_Records for this task_
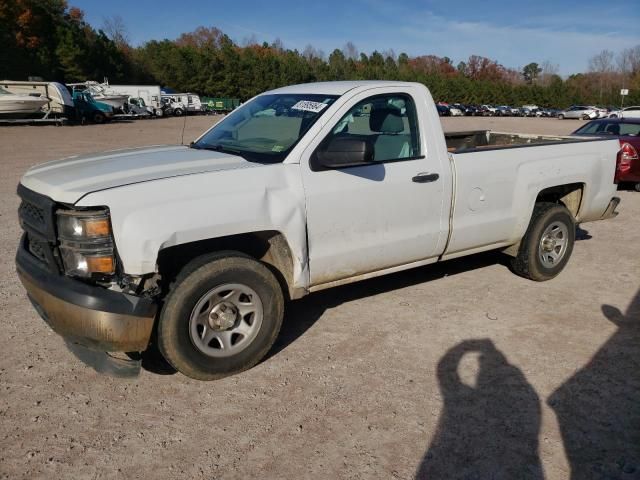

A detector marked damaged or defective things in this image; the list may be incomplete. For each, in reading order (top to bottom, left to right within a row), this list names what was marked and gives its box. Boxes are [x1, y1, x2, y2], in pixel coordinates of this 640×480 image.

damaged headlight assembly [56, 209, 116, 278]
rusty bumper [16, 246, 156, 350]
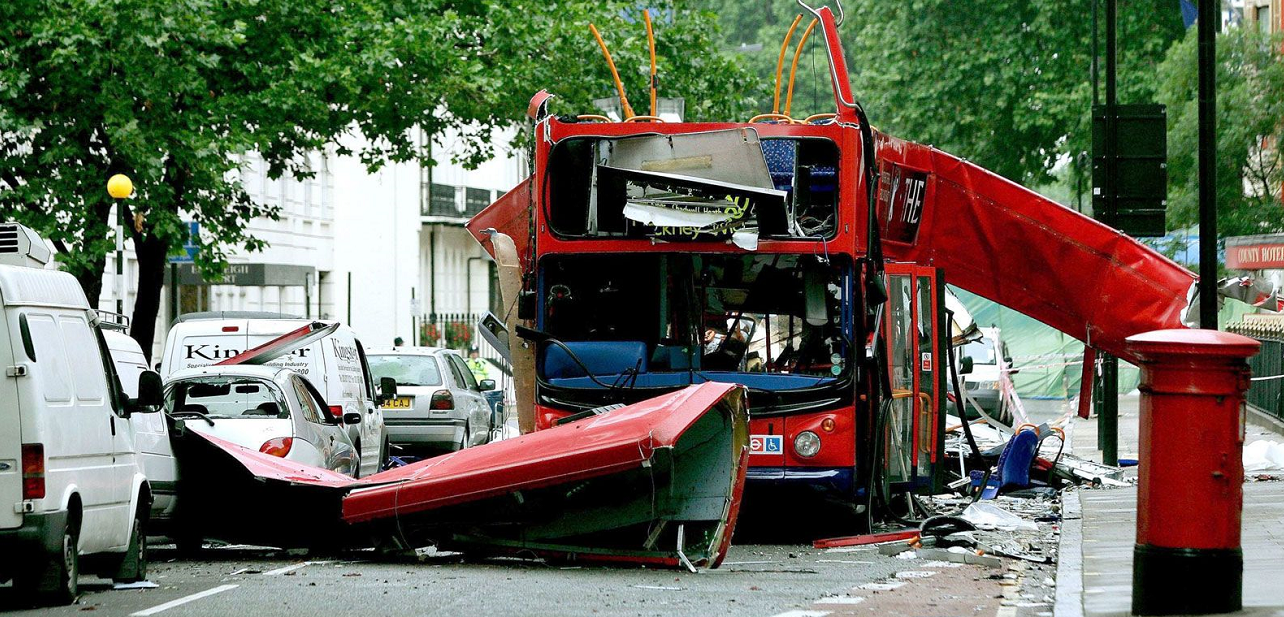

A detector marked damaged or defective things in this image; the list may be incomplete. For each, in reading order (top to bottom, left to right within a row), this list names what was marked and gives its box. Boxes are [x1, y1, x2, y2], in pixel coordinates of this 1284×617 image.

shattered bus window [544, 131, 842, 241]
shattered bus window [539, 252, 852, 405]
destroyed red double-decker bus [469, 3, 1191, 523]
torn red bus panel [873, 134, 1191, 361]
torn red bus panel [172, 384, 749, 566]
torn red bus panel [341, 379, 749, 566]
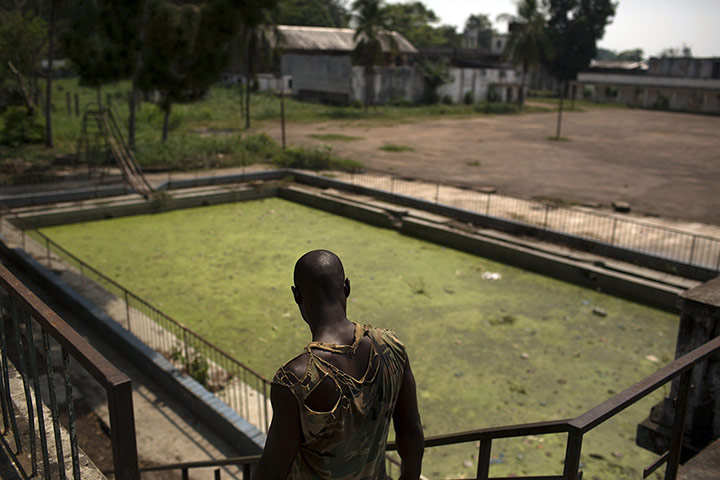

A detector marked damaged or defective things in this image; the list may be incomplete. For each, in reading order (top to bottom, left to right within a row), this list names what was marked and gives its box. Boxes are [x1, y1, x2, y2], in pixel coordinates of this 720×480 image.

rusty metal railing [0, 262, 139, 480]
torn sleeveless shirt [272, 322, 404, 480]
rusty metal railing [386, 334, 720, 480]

_Work to complete_
Give every line of the entries above as a JSON list of strings, one string per line, with blank lines and the pictures left out.

_Answer for this exercise_
[
  "A detector marked damaged or defective things in this image; the list may be incomplete. For each, in reading order (top to bottom, left to right within a row), this list names what was marked and gives its box. Boxes are [x1, y1, x2, y2], in pixel coordinates of this 640×480 image.",
  "damaged headlight assembly [56, 209, 116, 278]",
  "rusty bumper [16, 246, 156, 350]",
  "A detector marked damaged or defective things in this image; the list may be incomplete. For each, in reading order (top to bottom, left to right within a row), this list names what was marked and gives its box. Boxes are [x1, y1, x2, y2], in pixel coordinates of this 1284×617 image.",
  "shattered bus window [544, 131, 842, 241]",
  "shattered bus window [539, 252, 852, 405]",
  "destroyed red double-decker bus [469, 3, 1191, 523]",
  "torn red bus panel [873, 134, 1191, 361]",
  "torn red bus panel [172, 384, 749, 566]",
  "torn red bus panel [341, 379, 749, 566]",
  "A detector marked damaged or defective things in this image; the list may be incomplete. For each, in reading order (top to bottom, left to right within a row), this list names what was marked and gives its box. Boxes are [x1, y1, x2, y2], in pixel coordinates of this 720×480 image.",
  "rusty metal railing [0, 262, 139, 480]",
  "torn sleeveless shirt [272, 322, 404, 480]",
  "rusty metal railing [386, 334, 720, 480]"
]